Elizabeth et Philip. | Capture d'écran

Quel a été le plus gros défi de votre carrière?

Honnêtement, c'est le fait d'essayer de travailler à distance actuellement. Je fais des essayages virtuels pour une série dont le tournage a été interrompu en mars, et j'ai une super équipe, les acteurs sont fantastiques, mais je suis assise devant mon ordinateur à leur dire «Est-ce que tu peux te rapprocher, je ne peux pas voir» (rires). C'est un nouveau défi pour moi et une nouvelle manière de travailler, et être une costumière pour moi, c'est un métier très tactile, j'ai envie de toucher les tissus, de voir comment ça tombe sur le corps, d'utiliser mes mains pour tenter des choses, voir ce qui me plaît, et je ne peux pas faire ça en ce moment. C'est une restriction intéressante et compliquée à gérer.

Avez-vous une tenue préférée dans The Americans?

Les deux déguisements qui ont été les plus funs pour moi, c'étaient Patty et Brenda, Patty dans la saison 4 et Brenda dans la saison 5, parce qu'elles étaient les plus «eighties». Elles portaient des tenues qui étaient tellement éloignées du style d'Elizabeth, et Keri Russell était tellement partante pour essayer des tenues extravagantes et y aller à fond.
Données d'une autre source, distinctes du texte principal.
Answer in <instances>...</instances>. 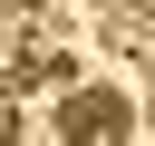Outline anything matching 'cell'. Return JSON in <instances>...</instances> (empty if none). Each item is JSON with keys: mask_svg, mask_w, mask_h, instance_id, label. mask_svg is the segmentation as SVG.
I'll return each instance as SVG.
<instances>
[{"mask_svg": "<svg viewBox=\"0 0 155 146\" xmlns=\"http://www.w3.org/2000/svg\"><path fill=\"white\" fill-rule=\"evenodd\" d=\"M10 49H19V10H0V58H10Z\"/></svg>", "mask_w": 155, "mask_h": 146, "instance_id": "cell-2", "label": "cell"}, {"mask_svg": "<svg viewBox=\"0 0 155 146\" xmlns=\"http://www.w3.org/2000/svg\"><path fill=\"white\" fill-rule=\"evenodd\" d=\"M58 136H136V107H126V88H78V97L58 107Z\"/></svg>", "mask_w": 155, "mask_h": 146, "instance_id": "cell-1", "label": "cell"}]
</instances>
Brenda (à g.) et Patty. | Captures d'écran

Avez-vous un costume préféré dans la pop culture?

Celui qui me vient tout de suite à l'esprit, cela va paraître bizarre mais c'est celui d'Indiana Jones. Maintenant, dès qu'on a un personnage qui fait quelque chose d'un peu similaire, on a ce look avec la veste en cuir et le Borsalino un peu usé, c'est devenu un incontournable de la pop culture. Ça allait tellement bien à Harrison Ford et au personnage, c'est tout simplement iconique. N'importe qui sur Terre, en voyant quelqu'un habillé comme ça, comprendra immédiatement qui il a en face.